Data extracted from a collection
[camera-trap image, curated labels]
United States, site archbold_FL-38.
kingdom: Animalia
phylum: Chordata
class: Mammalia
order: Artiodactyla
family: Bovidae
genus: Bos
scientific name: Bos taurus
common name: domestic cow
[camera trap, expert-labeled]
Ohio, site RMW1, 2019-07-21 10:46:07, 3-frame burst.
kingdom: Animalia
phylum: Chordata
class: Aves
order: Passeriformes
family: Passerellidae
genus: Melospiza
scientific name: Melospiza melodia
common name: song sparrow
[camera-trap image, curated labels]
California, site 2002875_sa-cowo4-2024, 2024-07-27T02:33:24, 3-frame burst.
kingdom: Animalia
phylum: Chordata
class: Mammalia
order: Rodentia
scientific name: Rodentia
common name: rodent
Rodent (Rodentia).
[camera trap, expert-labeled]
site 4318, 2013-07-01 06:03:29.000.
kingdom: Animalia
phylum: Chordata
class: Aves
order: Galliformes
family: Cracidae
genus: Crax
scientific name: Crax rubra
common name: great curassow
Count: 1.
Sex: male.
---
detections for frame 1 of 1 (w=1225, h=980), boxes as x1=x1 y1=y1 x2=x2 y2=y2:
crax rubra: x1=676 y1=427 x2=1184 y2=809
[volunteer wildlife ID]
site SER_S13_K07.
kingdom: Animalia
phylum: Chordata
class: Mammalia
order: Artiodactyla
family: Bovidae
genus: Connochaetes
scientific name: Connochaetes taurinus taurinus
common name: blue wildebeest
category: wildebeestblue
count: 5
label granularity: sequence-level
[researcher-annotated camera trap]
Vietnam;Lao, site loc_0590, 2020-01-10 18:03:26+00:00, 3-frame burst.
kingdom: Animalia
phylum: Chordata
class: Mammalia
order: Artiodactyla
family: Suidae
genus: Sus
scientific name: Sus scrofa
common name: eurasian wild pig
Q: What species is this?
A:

■ **What you need to do**
Exactly the lines above from the one with "scientific name: Rodentia" to the one with "scientific name: Crax rubra", both included, are to be quoted; leave the rest out.

■ **Your solution**
scientific name: Rodentia
common name: rodent
Rodent (Rodentia).
[camera trap, expert-labeled]
site 4318, 2013-07-01 06:03:29.000.
kingdom: Animalia
phylum: Chordata
class: Aves
order: Galliformes
family: Cracidae
genus: Crax
scientific name: Crax rubra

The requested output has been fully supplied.